### [Brief 1]
In the Phabricator review of the AMDGPU shift-mask change, reproduce the passage between "abinavpp created this" and "the divergent cases?", inclusive, with "divergent" replaced by "uniform".
### [Brief 2]
According to the Phabricator review of the AMDGPU shift-mask change, which function does the change copy to AMDGPU?
### [Brief 3]
Continue the Phabricator review of the AMDGPU shift-mask change from the point where it stops.

### [Text excerpt]
══════════

This is an archive of the discontinued LLVM Phabricator instance.

[AMDGPU] Check for unneeded shift mask in shift PatFrags.
ClosedPublic

Authored by abinavpp on Nov 8 2021, 6:20 PM.

Details

Summary

The existing constrained shift PatFrags only dealt with masked shift
from OpenCL front-ends. This change copies the
X86DAGToDAGISel::isUnneededShiftMask() function to AMDGPU and uses it in
the shift PatFrag predicates.

Diff Detail

Event Timeline

abinavpp created this revision.Nov 8 2021, 6:20 PM
abinavpp requested review of this revision.Nov 8 2021, 6:20 PM
Herald added a project: Restricted Project. · View Herald TranscriptNov 8 2021, 6:20 PM
abinavpp added inline comments.Nov 8 2021, 6:26 PM
llvm/test/CodeGen/AMDGPU/constrained-shift.ll
19

Do we see anything obvious in this change that's not allowing us to eliminate the and in global-isel for the divergent cases?

══════════

### [Records provided]

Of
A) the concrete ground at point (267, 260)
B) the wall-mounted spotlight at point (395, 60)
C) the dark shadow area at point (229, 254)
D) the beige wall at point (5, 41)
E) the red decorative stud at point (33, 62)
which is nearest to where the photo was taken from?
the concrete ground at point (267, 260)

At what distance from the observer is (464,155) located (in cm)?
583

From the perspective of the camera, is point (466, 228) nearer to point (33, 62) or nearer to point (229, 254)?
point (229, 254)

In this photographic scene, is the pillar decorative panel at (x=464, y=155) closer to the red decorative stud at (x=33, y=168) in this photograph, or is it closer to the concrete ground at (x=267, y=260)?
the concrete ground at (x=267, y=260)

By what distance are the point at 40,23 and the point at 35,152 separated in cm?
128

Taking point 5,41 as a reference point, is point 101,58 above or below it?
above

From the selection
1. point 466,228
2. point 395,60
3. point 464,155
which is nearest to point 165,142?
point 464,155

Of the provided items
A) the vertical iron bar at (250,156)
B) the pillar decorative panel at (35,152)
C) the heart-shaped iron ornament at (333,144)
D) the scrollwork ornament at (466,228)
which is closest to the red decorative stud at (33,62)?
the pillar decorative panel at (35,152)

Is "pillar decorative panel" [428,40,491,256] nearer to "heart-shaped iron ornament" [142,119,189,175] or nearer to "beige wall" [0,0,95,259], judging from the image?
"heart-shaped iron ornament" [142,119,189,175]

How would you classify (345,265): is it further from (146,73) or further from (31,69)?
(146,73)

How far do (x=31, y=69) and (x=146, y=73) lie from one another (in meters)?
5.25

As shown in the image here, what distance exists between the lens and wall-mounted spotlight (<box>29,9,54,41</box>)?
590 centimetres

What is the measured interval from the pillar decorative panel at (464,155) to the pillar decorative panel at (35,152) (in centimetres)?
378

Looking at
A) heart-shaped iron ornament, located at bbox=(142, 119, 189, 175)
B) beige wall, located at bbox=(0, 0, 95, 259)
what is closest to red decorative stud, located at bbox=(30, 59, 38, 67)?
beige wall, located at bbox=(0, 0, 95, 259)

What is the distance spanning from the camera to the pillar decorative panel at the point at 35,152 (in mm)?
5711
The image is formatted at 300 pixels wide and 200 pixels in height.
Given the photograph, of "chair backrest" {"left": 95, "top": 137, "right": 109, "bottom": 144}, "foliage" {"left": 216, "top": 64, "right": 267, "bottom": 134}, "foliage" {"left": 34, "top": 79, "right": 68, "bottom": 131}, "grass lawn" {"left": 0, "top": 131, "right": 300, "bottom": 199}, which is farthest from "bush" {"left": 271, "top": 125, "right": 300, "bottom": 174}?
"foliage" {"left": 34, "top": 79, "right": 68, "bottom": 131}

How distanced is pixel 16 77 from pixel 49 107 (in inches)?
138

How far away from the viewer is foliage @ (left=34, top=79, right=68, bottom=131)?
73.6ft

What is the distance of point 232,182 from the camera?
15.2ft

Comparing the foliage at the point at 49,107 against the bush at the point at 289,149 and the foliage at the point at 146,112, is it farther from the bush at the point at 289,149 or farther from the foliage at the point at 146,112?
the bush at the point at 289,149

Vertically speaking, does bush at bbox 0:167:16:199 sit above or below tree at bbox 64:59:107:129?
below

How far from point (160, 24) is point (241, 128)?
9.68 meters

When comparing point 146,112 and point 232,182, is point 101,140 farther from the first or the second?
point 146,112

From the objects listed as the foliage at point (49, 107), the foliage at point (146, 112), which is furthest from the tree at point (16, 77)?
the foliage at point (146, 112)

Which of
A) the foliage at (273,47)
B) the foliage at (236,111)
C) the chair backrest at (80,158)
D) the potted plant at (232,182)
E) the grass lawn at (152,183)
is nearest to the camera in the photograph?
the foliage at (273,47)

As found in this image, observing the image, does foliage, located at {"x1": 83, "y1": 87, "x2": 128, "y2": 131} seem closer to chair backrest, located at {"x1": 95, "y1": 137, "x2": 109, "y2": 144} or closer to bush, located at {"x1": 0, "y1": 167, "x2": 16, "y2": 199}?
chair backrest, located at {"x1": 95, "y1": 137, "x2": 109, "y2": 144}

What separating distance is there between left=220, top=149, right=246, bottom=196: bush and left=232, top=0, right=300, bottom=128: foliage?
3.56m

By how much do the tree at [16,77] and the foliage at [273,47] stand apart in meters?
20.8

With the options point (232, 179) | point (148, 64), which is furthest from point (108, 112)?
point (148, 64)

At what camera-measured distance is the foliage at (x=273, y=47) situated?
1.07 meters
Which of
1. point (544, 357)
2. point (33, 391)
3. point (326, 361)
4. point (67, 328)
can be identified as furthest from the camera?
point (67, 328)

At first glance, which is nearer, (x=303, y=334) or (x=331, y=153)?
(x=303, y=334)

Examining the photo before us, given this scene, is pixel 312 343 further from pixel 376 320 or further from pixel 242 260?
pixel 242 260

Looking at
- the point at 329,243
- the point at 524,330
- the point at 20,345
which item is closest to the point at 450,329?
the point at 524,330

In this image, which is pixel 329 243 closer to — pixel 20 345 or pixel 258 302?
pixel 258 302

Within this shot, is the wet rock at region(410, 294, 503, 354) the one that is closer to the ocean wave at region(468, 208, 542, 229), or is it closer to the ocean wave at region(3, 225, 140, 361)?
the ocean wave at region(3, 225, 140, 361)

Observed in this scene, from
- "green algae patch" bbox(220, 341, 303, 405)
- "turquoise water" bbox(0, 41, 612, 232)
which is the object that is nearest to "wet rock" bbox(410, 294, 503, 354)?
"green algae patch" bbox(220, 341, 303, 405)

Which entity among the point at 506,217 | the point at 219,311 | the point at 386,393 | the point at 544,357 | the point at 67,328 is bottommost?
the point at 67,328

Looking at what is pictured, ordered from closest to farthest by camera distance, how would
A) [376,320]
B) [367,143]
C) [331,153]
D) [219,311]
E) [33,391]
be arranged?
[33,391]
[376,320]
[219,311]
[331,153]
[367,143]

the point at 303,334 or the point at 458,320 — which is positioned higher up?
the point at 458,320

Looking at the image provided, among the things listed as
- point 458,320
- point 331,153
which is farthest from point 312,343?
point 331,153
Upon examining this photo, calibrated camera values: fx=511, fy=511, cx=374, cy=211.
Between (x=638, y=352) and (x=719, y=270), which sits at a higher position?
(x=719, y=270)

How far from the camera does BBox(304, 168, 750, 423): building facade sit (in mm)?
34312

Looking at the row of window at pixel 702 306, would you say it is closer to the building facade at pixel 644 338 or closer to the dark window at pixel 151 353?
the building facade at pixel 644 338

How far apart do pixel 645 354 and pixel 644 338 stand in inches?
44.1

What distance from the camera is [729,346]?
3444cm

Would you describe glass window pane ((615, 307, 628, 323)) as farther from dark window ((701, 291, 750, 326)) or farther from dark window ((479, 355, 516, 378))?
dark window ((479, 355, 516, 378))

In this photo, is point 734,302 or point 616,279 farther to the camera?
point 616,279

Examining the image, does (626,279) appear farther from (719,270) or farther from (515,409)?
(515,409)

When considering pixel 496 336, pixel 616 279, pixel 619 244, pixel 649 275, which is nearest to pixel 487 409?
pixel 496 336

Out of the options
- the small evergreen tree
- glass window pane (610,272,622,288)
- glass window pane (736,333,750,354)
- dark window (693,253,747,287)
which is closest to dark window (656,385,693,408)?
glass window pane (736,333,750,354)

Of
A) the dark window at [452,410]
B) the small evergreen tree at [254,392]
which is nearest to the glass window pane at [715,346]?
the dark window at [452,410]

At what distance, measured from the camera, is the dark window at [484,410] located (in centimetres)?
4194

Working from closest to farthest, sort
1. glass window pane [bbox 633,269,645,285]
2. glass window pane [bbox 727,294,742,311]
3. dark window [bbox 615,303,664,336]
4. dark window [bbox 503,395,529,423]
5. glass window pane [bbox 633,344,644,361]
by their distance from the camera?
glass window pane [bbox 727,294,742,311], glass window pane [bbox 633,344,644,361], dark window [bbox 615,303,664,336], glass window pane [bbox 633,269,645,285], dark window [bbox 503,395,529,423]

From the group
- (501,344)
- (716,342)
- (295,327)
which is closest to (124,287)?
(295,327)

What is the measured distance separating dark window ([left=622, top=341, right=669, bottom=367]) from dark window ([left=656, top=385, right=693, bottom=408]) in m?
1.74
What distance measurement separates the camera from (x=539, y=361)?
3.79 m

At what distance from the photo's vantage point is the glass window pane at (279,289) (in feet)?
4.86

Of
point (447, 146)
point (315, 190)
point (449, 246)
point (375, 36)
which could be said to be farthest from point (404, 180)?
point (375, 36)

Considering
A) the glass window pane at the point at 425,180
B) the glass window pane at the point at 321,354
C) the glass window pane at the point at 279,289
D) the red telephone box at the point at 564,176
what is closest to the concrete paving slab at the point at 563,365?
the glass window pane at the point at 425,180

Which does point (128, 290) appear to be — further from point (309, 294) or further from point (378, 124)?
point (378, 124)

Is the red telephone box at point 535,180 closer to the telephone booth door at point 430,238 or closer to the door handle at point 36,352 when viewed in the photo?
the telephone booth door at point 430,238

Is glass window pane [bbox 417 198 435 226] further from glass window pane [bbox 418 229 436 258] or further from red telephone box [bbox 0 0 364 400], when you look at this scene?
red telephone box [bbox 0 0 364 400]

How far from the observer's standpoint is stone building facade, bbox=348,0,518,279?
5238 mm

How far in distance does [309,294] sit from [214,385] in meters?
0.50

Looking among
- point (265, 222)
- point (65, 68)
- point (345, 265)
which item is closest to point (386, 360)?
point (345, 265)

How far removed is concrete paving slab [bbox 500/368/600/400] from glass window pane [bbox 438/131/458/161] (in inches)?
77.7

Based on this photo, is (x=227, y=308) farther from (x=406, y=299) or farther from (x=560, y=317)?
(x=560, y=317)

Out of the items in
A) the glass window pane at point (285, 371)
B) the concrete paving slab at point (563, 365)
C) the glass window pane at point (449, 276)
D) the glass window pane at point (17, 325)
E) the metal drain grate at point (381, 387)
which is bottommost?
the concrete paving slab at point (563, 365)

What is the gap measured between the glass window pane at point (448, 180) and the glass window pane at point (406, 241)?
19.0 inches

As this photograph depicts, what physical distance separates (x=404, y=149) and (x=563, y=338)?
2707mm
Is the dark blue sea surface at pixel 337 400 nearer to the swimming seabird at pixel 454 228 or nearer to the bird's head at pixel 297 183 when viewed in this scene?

══════════

### [Task output 1]
abinavpp created this revision.Nov 8 2021, 6:20 PM
abinavpp requested review of this revision.Nov 8 2021, 6:20 PM
Herald added a project: Restricted Project. · View Herald TranscriptNov 8 2021, 6:20 PM
abinavpp added inline comments.Nov 8 2021, 6:26 PM
llvm/test/CodeGen/AMDGPU/constrained-shift.ll
19

Do we see anything obvious in this change that's not allowing us to eliminate the and in global-isel for the uniform cases?

### [Task output 2]
It copies the X86DAGToDAGISel::isUnneededShiftMask() function.

### [Task output 3]
foad added inline comments.Nov 9 2021, 2:50 AM
llvm/lib/Target/AMDGPU/AMDGPUInstructionSelector.cpp
3887

Could use getIConstantVRegVal here to get the APInt value directly?

3887

Opnd1 is a bit confusing because it's MI.getOperand(2). Maybe call it something vague like MaskVal?

llvm/lib/Target/AMDGPU/AMDGPUInstructions.td
261

Maybe change this to foreach logwidth = [4, 5, 6] so you can put the definition of csh_mask_#logwidth inside the loop? Or maybe that's impossible because you need to refer to logwidth inside a C++ code fragment?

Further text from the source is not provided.